Rewrite each of the items below with every "image" replaced by "view" and nothing else changed. Give only the text and leave out the pictures.
*** Dataset records ***
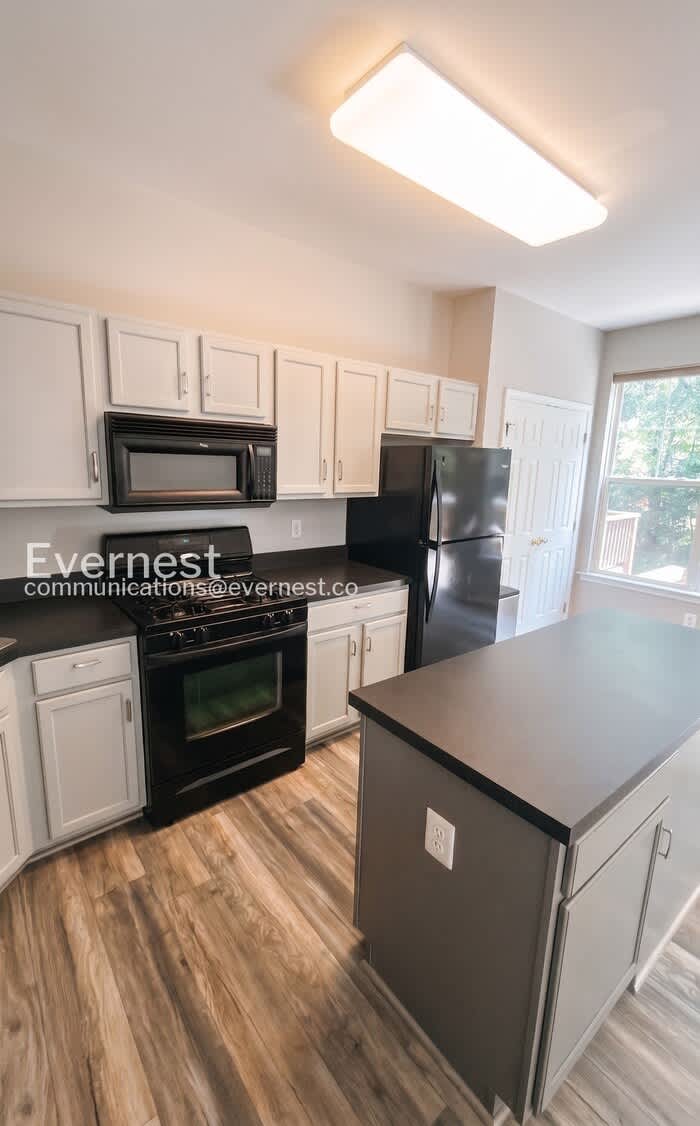 21495 Harvest Green Terrace – photo 3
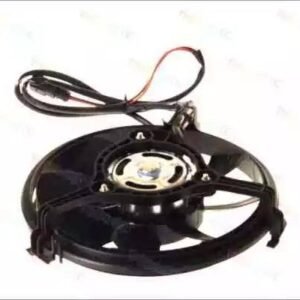 Thermotec D8A003TT Ventilateur, refroidissement du moteur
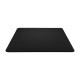Килимок для мишки Zowie H-SR III Black (9H.N52FQ.A2E)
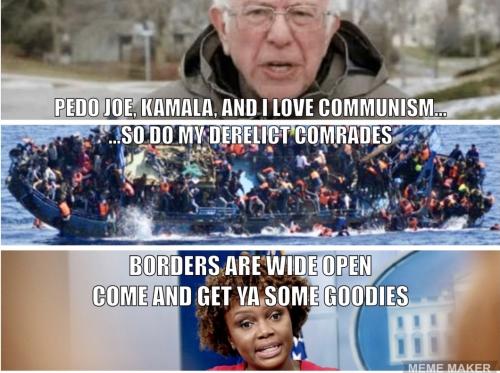 Screenshot_20221218_170352_Quora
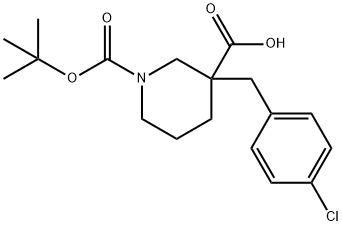 174606-16-7 structural image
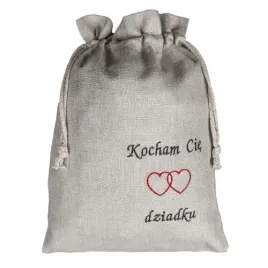 worek-lniany-na-prezent-kocham-cie-dziadku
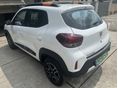 DACIA SPRING 2021/10 - 3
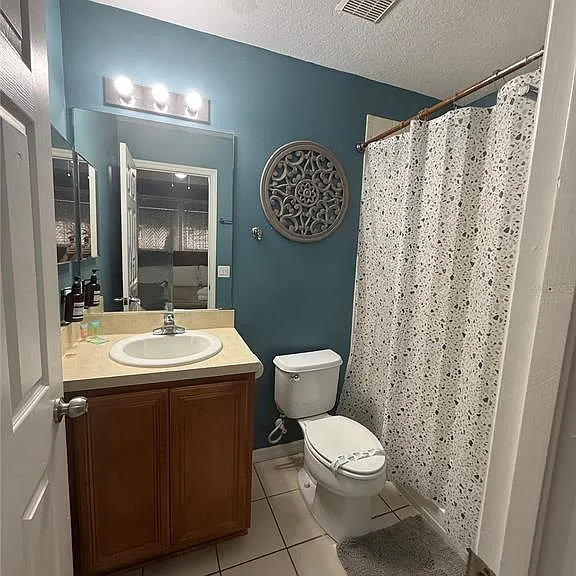 2672 Mayaguana St — Photo 25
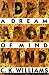 A Dream of Mind: Poems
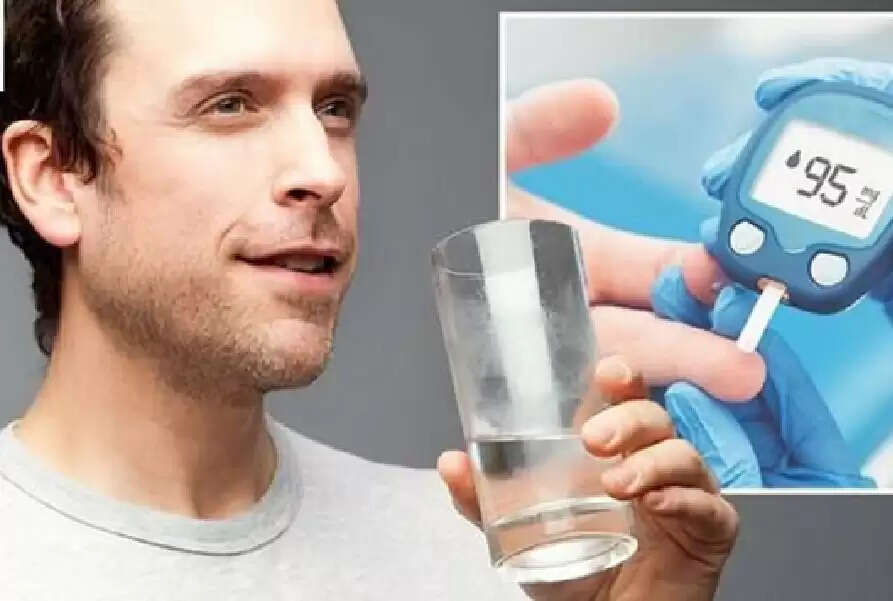 रक्त शर्करा को तुरंत कम करने के प्रभावी उपाय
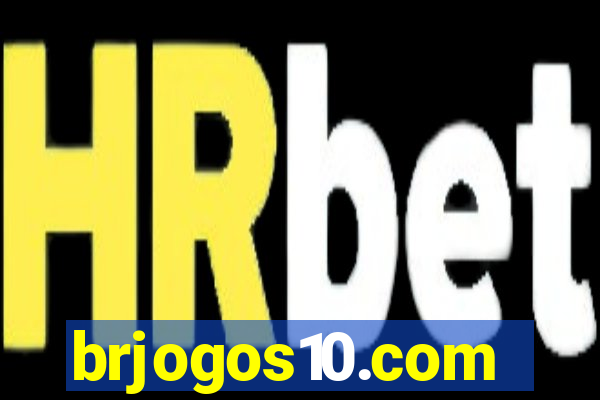 brjogos10.com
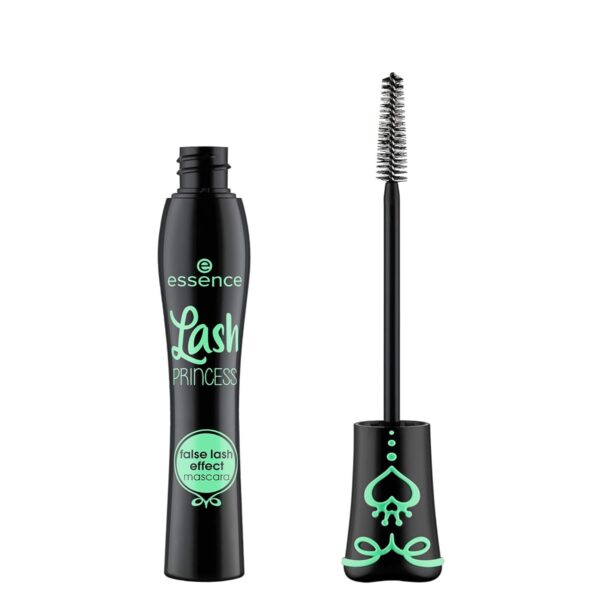 essence | Lash Princess False Lash Effect Mascara | Volumizing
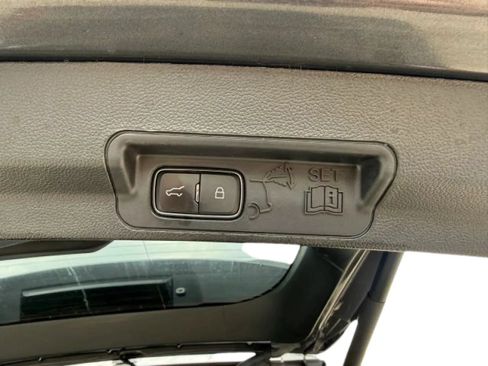 Used 2020 Ford Explorer ST w/ Premium Technology Package AWD/4WD image 6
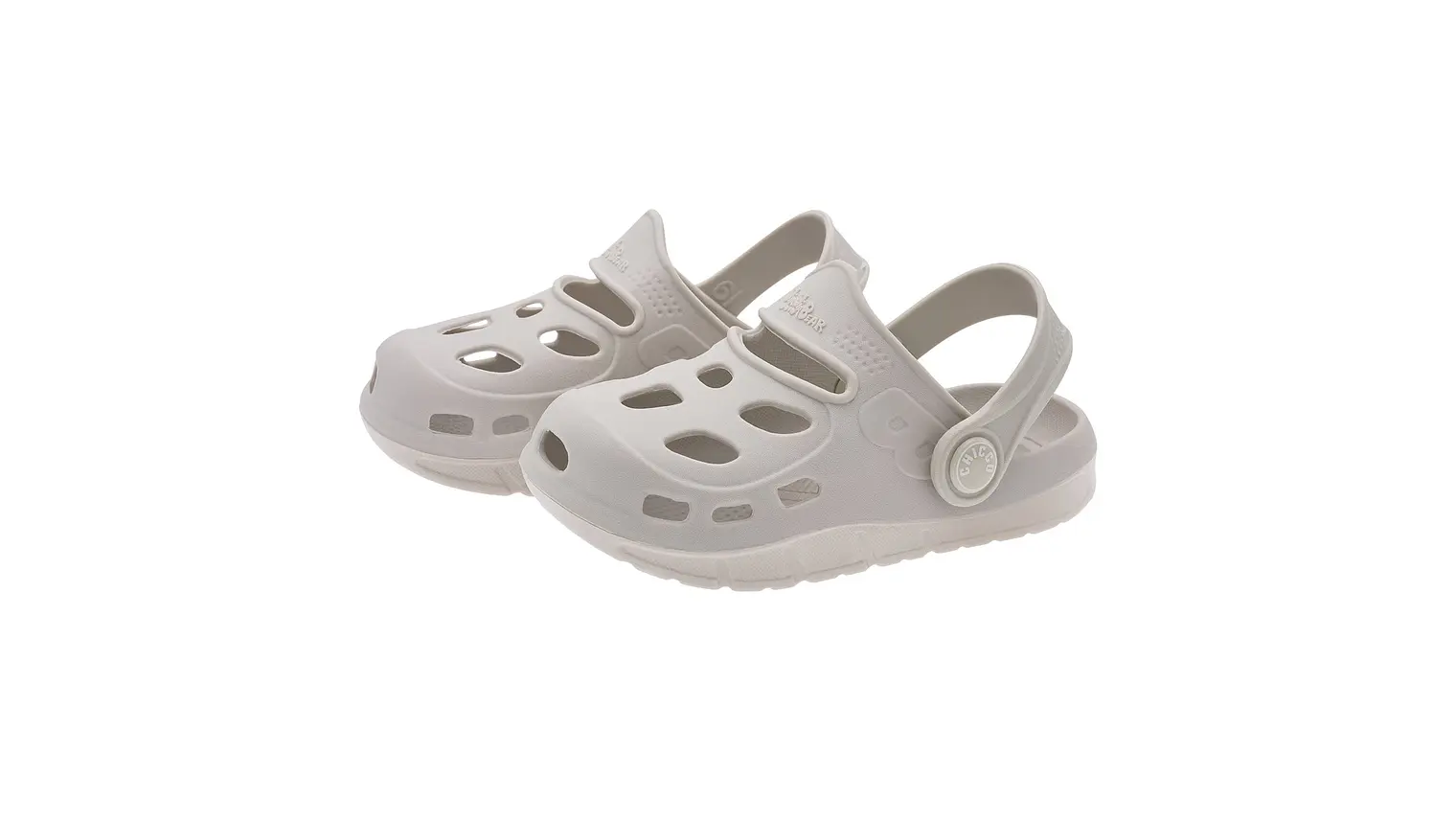  CROCS MOKI CHICCO 1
*** End of Dataset records ***
- Answer to the exercise -
 21495 Harvest Green Terrace – photo 3
 Thermotec D8A003TT Ventilateur, refroidissement du moteur
Килимок для мишки Zowie H-SR III Black (9H.N52FQ.A2E)
 Screenshot_20221218_170352_Quora
 174606-16-7 structural view
 worek-lniany-na-prezent-kocham-cie-dziadku
 DACIA SPRING 2021/10 - 3
 2672 Mayaguana St — Photo 25
 A Dream of Mind: Poems
 रक्त शर्करा को तुरंत कम करने के प्रभावी उपाय
 brjogos10.com
 essence | Lash Princess False Lash Effect Mascara | Volumizing
 Used 2020 Ford Explorer ST w/ Premium Technology Package AWD/4WD view 6
  CROCS MOKI CHICCO 1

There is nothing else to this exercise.